**Task instructions:**
Please print nothing but the lines from the one with "UBC IT Integrated" to the last line of the records below, and omit pictures.

**Brief descriptive captions:**
━━━━━━━━━━━━━━━━━━━━━━━━━━━━━━
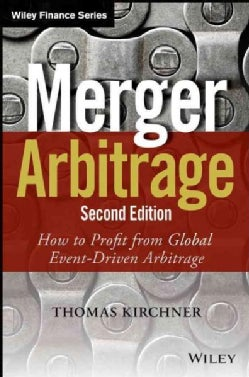 Merger Arbitrage: How to Profit from Global Event-Driven Arbitage (Hardcover)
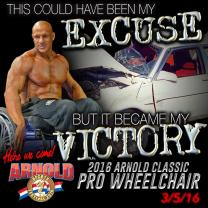 Body builder with no shirt on in a wheelchair, words saying It could have been my excuse but it became my victory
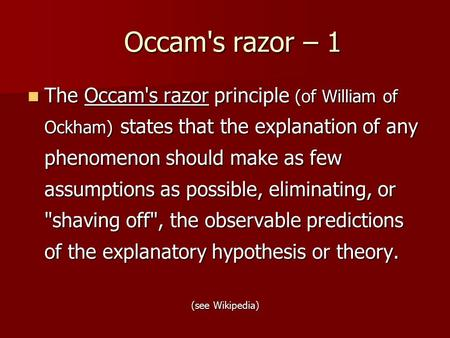 Occam's razor – 1 The Occam's razor principle (of William of Ockham) states that the explanation of any phenomenon should make as few assumptions as possible,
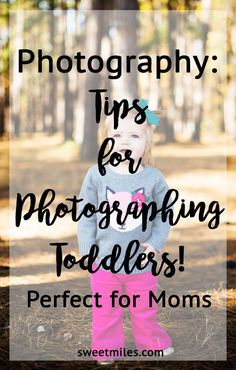 Tips For Photographing Toddlers, Photography tips, photography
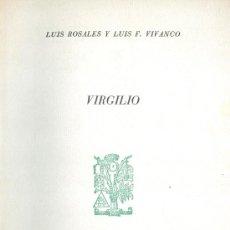 Libros antiguos: L. ROSALES Y L.F. VIVANCO. VIRGILIO. (SEPARATA). MADRID, CRUZ Y RAYA, 1936. DEDICATORIAS AUTÓGRAFAS. Lote 28516115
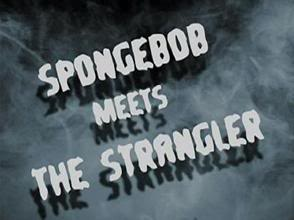 60a SpongeBob Meets the Strangler.jpg
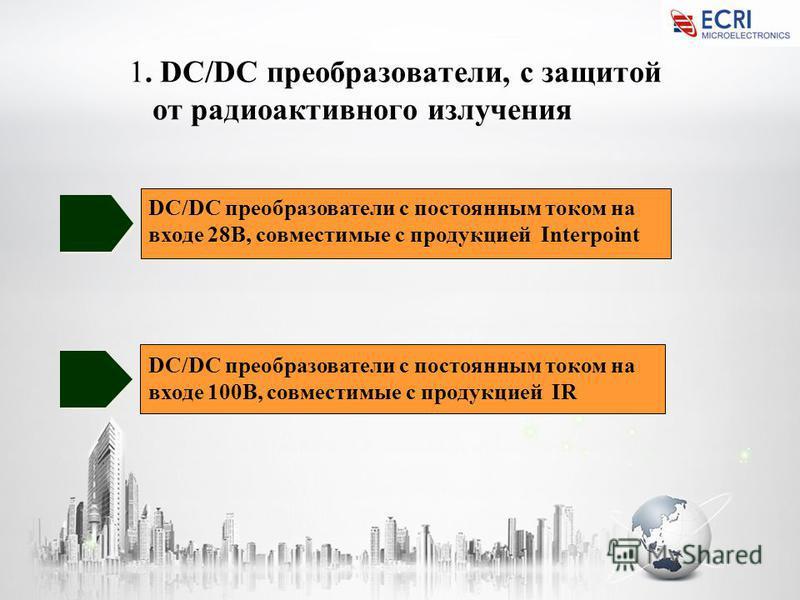 1. DC/DC преобразователи, с защитой от радиоактивного излучения DC/DC преобразователи с постоянным током на входе 28В, совместимые с продукцией Interpoint DC/DC преобразователи с постоянным током на входе 100В, совместимые с продукцией IR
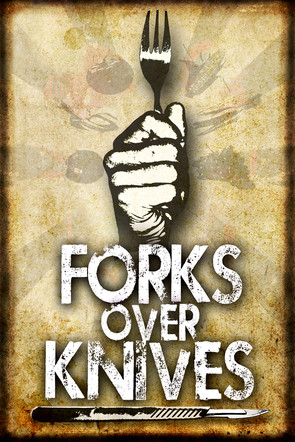 Fork Over Knives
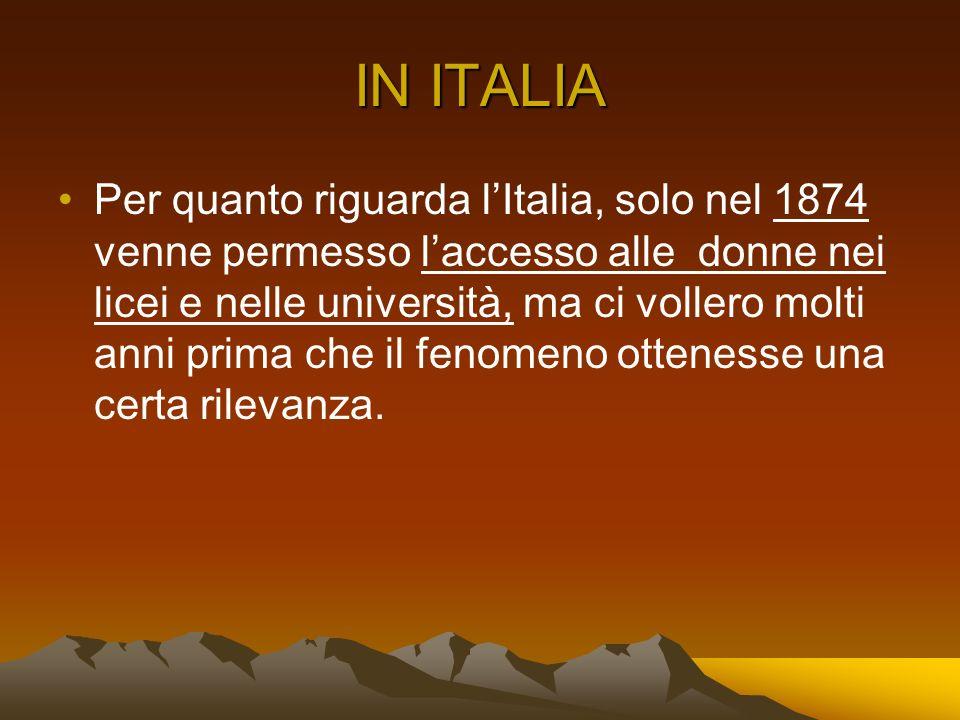 IN ITALIA Per quanto riguarda lItalia, solo nel 1874 venne permesso laccesso alle donne nei licei e nelle università, ma ci vollero molti anni prima c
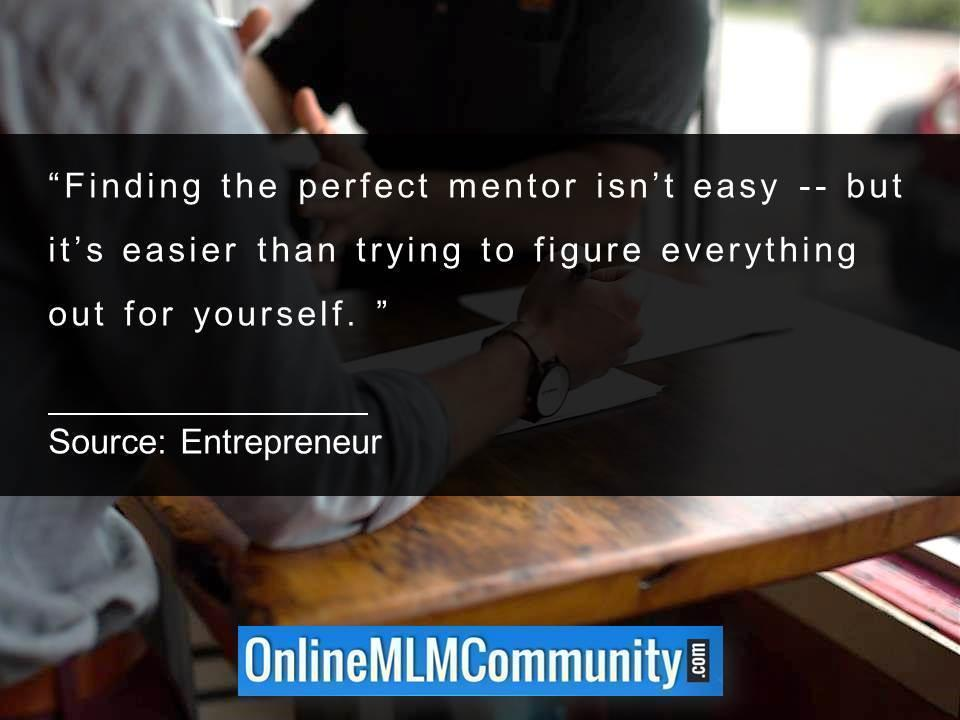 Finding the perfect mentor is not easier than trying to figure everything out for yourself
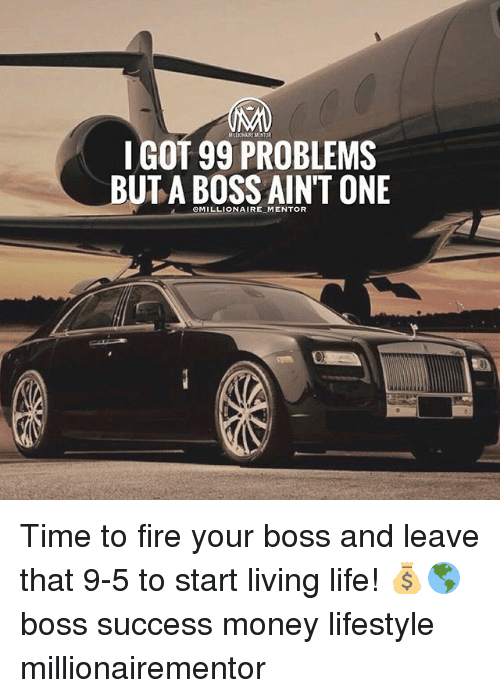 99 Problems, Fire, and Life: IGOT 99 PROBLEMS  BUTA BOSS AINT ONE  CMILLIONAIRE MENTOR Time to fire your boss and leave that 9-5 to start living life! 💰🌎 boss success money lifestyle millionairementor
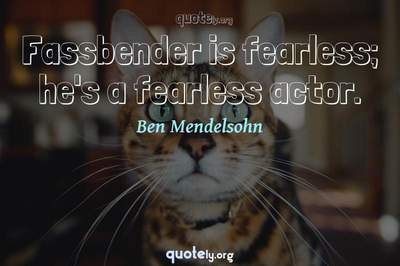 Photo Quote of Fassbender is fearless; he's a fearless actor.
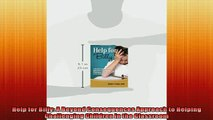 EBOOK ONLINE  Help for Billy A Beyond Consequences Approach to Helping Challenging Children in the READ ONLINE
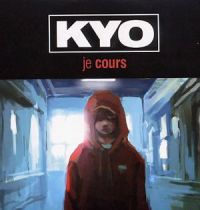 Cover Kyo - Je cours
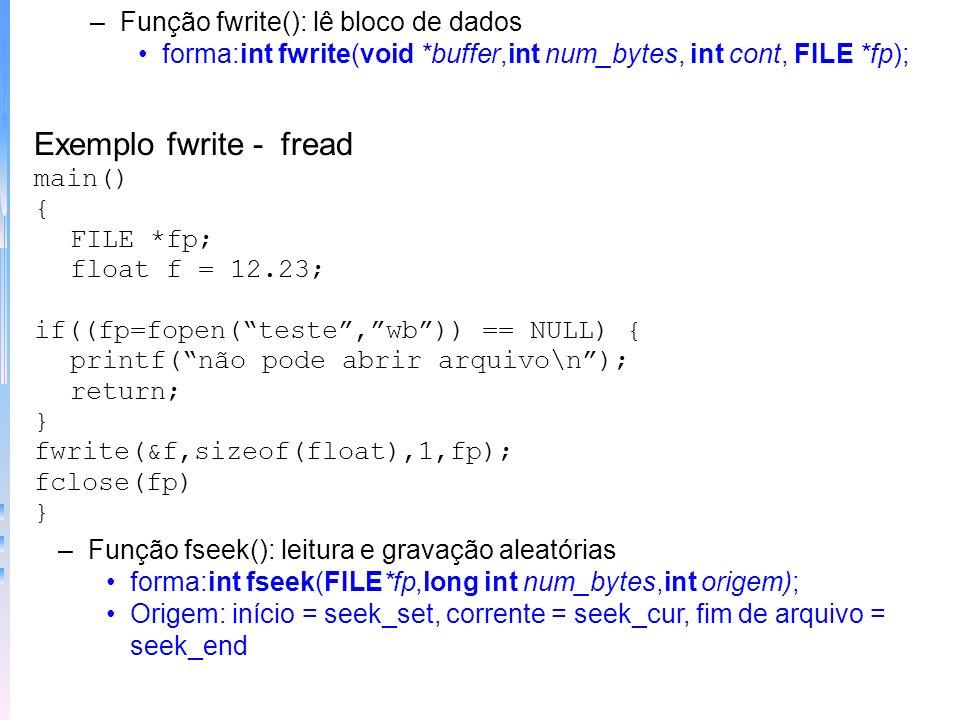 –Função getw(): lê inteiro de um arquivo mesma forma de getc –Função putw(): grava inteiro em um arquivo mesma forma de putw. Ex.: putw(100,fp); –Funç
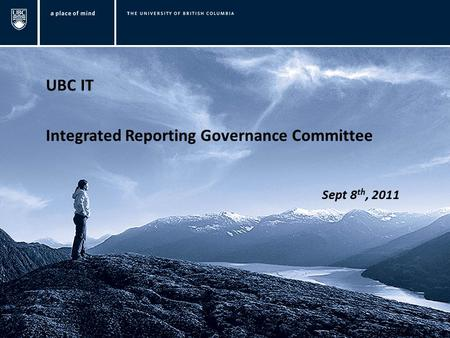 UBC IT Integrated Reporting Governance Committee Sept 8 th, 2011.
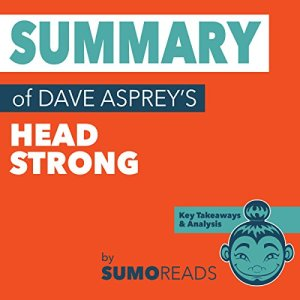 Summary of Dave Asprey's Head Strong: Key Takeaways & Analysis Audiobook By Sumoreads cover art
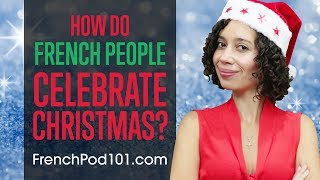 How do French People Celebrate Christmas?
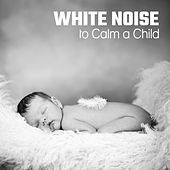 White Noise to Calm a Child – Relaxing Music, Music for Baby to Fall Asleep, Music for Babies, Deep Sleep, Ocean Waves by White Noise For Baby Sleep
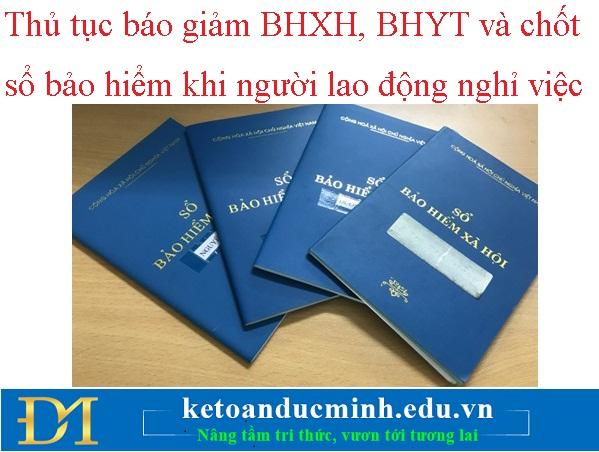 Thủ tục báo giảm BHXH, BHYT và chốt sổ bảo hiểm khi người lao động nghỉ việc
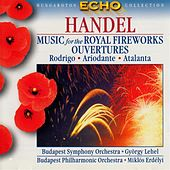 Handel: Music for the Royal Fireworks / Overtures From the Opera Rodrigo, Ariodante and Atalanta by Various Artists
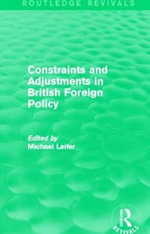 Constraints and Adjustments in British Foreign Policy - Late Michael Leifer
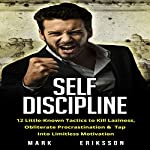 Self Discipline: 12 Little-Known Tactics to Kill Laziness, Obliterate Procrastination, & Tap into Limitless Motivation | Mark Eriksson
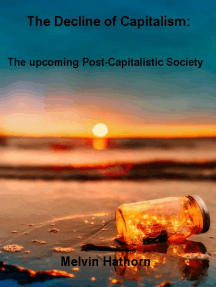 The Decline of Capitalism: The Upcoming Post-Capitalistic Society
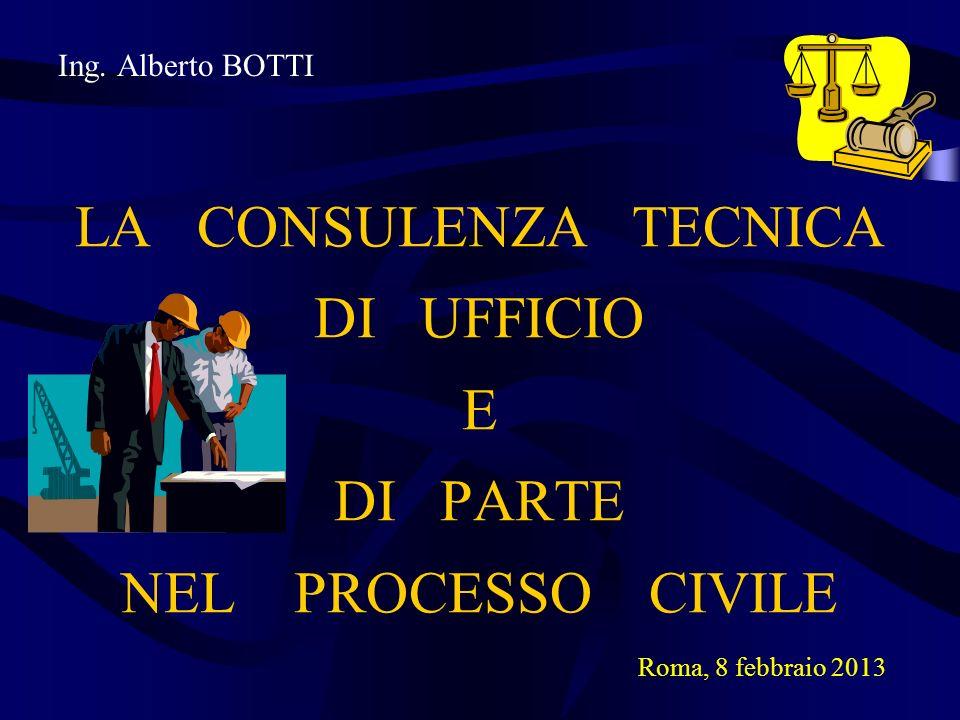Ing. Alberto BOTTI LA CONSULENZA TECNICA DI UFFICIO E DI PARTE NEL PROCESSO CIVILE Roma, 8 febbraio 2013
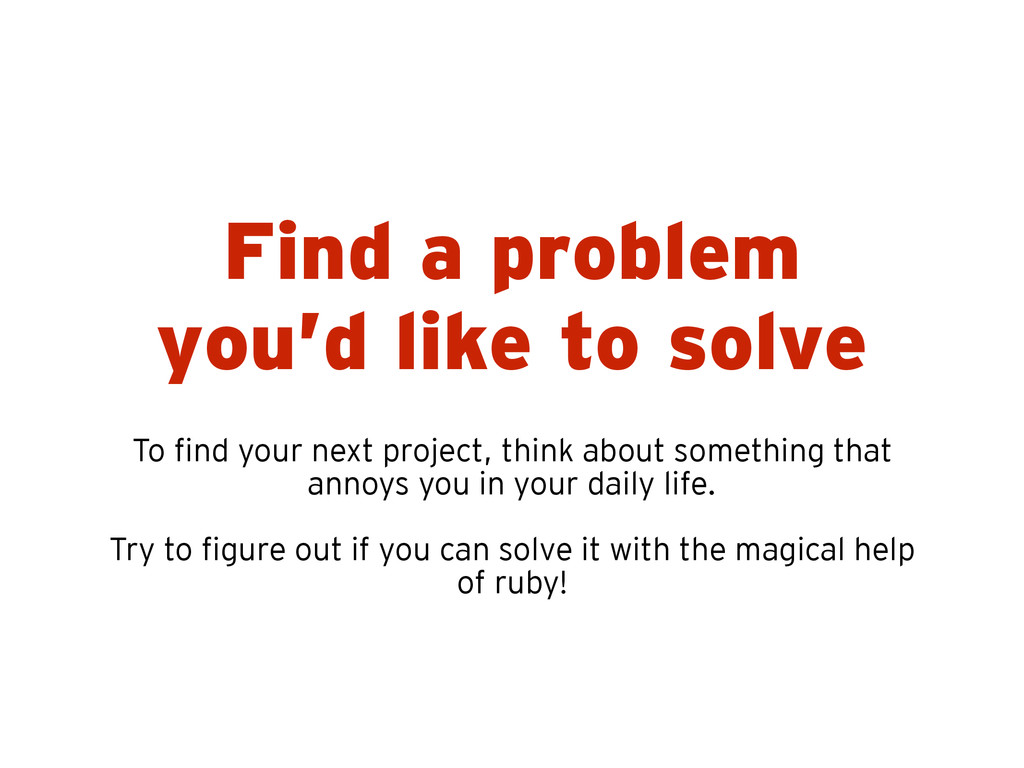 Find a problem you'd like to solve To find your...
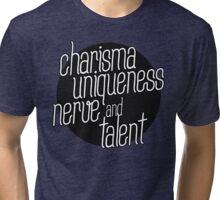 charisma, uniqueness etc Tri-blend T-Shirt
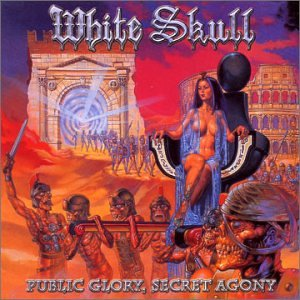 White Skull - Public Glory Secret Agony - Zortam Music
━━━━━━━━━━━━━━━━━━━━━━━━━━━━━━
**Solution to this exercise:**
 UBC IT Integrated Reporting Governance Committee Sept 8 th, 2011.
 Summary of Dave Asprey's Head Strong: Key Takeaways & Analysis Audiobook By Sumoreads cover art
 How do French People Celebrate Christmas?
 White Noise to Calm a Child – Relaxing Music, Music for Baby to Fall Asleep, Music for Babies, Deep Sleep, Ocean Waves by White Noise For Baby Sleep
 Thủ tục báo giảm BHXH, BHYT và chốt sổ bảo hiểm khi người lao động nghỉ việc
 Handel: Music for the Royal Fireworks / Overtures From the Opera Rodrigo, Ariodante and Atalanta by Various Artists
 Constraints and Adjustments in British Foreign Policy - Late Michael Leifer
 Self Discipline: 12 Little-Known Tactics to Kill Laziness, Obliterate Procrastination, & Tap into Limitless Motivation | Mark Eriksson
 The Decline of Capitalism: The Upcoming Post-Capitalistic Society
Ing. Alberto BOTTI LA CONSULENZA TECNICA DI UFFICIO E DI PARTE NEL PROCESSO CIVILE Roma, 8 febbraio 2013
 Find a problem you'd like to solve To find your...
 charisma, uniqueness etc Tri-blend T-Shirt
 White Skull - Public Glory Secret Agony - Zortam Music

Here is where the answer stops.